In an effort to help you recognize mother language, I've compiled this list:
- Always wear clean underwear in case you get in an accident (don't you think messy underwear would be a better emergency room conversation starter?).
- Are you going out dressed like that? (actually, these duds are coming off as soon as I hit the back seat).
- Call me when you get there, just so I know you're okay (look, the state police will call if I'm not).
- Cupcakes are NOT a breakfast food (a Coke and a Winston are?).
- Did you flush? (nope, I've not finished bathing).
- Do you live to annoy me? (no, but it is in my job description).
- Don't run in the house (you'd rather I pee on the floor?).
- Don't sit too close to the television, it'll ruin your eyes (not as much as this laser pen).
- Don't talk with your mouth full (then don't ask me questions while I'm eating).
- Go ask your father (but he'll just stare at me with his mouth hanging open and say "mmm...donuts).
- How can you have nothing to wear? Your closet is full of clothes! (yeah, but they're your clothes and I'm not into frumpy yet).
- I can always tell when you're lying (you can? because I sure can't).
- I brought you into this world and I can take you right back out (your kung fu is not as good as my kung fu).
- How do you know you don't like it if you haven't tasted it? (ummm...because it smells like dead dog).
- If God had wanted you to have holes in your ears, eyebrow, tongue...he would have put them there! (and if he wanted me to have a job, then there'd be a string of employment agencies called "God's Jobs And Such").
- I'm not running a taxi service (then why is the car yellow with a meter up front?).
- I'm not your waitress (if you were, I would have been eating fifteen minutes ago).
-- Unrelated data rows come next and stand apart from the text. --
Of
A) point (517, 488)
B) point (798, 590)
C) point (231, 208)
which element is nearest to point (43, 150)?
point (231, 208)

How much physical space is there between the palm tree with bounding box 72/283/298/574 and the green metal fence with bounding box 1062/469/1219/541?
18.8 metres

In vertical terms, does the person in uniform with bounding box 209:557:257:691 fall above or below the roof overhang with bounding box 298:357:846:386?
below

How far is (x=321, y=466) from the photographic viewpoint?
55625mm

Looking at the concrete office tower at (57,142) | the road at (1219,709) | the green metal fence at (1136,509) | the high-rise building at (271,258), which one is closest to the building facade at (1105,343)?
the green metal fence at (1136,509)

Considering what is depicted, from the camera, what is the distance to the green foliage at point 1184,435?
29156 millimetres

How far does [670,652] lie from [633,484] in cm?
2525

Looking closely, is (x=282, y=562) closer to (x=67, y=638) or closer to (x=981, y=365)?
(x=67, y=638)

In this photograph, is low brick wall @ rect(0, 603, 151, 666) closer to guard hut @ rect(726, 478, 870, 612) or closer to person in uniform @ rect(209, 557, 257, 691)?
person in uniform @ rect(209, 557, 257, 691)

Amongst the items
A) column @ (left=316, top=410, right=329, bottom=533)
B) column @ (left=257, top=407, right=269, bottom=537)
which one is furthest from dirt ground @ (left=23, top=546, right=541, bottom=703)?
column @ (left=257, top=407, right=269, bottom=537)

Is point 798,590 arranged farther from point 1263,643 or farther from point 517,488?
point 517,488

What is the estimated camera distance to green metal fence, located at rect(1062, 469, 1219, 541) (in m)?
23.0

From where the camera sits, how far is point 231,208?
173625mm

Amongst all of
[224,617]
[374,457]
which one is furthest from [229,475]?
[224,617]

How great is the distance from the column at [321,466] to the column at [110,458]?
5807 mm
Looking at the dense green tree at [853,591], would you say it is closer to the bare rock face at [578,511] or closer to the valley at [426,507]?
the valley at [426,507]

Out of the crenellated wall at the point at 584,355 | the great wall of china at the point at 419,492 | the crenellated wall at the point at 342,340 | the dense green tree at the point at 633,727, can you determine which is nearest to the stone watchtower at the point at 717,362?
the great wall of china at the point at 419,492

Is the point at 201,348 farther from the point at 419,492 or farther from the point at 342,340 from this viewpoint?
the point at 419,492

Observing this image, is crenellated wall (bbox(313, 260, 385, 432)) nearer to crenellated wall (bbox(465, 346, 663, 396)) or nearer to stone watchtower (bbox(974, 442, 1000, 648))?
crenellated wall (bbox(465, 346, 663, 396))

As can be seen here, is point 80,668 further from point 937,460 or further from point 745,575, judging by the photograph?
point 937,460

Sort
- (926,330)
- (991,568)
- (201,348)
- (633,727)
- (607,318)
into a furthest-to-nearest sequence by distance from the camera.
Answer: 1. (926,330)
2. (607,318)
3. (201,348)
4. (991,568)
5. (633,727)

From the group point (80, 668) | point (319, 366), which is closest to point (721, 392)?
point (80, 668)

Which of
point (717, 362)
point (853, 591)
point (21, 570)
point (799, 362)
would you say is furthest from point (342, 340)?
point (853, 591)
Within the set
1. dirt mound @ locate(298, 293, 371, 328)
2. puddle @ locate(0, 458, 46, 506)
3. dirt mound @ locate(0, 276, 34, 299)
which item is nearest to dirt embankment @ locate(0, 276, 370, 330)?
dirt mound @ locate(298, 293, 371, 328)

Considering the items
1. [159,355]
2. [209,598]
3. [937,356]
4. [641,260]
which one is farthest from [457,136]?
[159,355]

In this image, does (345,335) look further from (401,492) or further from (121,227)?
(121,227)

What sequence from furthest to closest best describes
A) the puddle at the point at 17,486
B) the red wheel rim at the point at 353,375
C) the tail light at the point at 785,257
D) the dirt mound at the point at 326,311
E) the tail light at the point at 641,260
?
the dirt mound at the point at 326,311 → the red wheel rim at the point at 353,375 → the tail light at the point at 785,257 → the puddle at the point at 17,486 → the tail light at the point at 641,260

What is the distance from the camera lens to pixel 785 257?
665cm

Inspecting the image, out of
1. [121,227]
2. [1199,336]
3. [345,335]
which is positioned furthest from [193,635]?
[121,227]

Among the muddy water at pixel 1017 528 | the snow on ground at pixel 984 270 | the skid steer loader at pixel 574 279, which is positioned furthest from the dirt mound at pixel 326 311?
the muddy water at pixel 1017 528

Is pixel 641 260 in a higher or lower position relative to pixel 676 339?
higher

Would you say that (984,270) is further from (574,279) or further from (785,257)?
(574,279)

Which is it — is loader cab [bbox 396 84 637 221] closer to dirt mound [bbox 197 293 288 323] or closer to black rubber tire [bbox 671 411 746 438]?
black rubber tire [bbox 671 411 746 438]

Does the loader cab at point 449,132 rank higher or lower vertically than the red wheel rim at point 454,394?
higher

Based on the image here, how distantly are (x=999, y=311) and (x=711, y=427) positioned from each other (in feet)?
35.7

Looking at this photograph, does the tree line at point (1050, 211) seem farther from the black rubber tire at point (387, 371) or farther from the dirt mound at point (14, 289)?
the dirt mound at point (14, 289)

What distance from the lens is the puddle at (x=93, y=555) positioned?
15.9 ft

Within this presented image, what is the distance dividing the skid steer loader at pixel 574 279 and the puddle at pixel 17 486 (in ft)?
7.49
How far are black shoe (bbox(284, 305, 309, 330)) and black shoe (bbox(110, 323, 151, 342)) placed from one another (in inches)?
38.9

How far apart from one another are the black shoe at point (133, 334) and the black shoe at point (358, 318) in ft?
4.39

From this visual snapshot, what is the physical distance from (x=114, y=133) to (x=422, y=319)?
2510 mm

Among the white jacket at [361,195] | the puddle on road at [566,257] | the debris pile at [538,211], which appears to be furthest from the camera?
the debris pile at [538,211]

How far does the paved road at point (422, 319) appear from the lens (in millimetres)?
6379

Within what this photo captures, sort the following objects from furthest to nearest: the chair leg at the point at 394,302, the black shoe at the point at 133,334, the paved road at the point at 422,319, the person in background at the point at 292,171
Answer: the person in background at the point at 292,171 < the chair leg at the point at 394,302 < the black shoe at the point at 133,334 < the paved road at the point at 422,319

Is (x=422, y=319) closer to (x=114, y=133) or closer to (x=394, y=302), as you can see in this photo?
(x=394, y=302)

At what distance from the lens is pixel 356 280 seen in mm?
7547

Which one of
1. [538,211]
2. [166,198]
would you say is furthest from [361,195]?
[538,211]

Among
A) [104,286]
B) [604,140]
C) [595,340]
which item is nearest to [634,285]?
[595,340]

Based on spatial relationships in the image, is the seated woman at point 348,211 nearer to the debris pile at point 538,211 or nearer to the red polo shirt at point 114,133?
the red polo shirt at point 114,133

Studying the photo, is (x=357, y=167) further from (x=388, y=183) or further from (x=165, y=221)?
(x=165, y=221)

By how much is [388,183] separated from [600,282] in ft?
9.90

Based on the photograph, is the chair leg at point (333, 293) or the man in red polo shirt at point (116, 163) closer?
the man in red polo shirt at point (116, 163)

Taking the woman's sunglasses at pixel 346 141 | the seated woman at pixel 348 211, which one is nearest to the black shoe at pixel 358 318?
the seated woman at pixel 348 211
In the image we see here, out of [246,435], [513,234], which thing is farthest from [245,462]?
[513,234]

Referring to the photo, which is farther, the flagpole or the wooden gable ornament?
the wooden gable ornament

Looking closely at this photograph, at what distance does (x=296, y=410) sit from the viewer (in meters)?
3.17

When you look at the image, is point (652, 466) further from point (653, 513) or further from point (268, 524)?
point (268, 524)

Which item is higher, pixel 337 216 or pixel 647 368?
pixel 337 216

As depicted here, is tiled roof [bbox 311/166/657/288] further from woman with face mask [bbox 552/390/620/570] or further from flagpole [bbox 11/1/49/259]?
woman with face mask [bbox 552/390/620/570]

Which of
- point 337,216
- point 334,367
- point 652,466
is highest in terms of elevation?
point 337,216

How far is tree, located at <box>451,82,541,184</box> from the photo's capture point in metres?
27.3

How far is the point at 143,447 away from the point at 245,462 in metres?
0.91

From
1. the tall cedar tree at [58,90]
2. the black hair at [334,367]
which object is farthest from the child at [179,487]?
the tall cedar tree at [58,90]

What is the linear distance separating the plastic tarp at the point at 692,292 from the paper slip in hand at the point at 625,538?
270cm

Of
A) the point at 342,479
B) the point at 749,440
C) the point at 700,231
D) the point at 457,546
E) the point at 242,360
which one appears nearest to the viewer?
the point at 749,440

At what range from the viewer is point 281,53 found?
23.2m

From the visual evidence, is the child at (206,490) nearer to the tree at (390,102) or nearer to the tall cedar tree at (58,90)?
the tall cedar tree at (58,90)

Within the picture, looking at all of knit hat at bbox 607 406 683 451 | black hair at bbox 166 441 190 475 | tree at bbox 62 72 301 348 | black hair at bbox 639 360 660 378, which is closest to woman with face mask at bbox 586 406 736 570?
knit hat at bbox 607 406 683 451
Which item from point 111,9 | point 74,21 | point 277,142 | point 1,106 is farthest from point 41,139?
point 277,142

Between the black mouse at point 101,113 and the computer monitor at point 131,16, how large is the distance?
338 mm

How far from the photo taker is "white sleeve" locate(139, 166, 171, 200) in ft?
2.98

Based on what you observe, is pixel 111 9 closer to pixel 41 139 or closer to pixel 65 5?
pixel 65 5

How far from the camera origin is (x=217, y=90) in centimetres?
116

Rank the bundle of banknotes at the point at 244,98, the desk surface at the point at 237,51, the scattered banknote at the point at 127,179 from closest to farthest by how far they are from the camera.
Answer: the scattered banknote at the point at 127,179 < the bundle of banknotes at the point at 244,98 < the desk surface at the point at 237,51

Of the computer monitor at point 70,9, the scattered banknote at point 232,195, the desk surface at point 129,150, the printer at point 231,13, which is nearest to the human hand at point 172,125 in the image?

- Look at me when I'm talking to you! (I would, but you have a booger dangling from your nose).
- Shut the door! Were you born in a barn? (no, but I was conceived there).
- Shout your mouth when you eat! (I would, but the food keeps bouncing off my lips).
- What do you think...money grows on trees? (no, it grows in photo copiers right next to that picture of your bootylicious).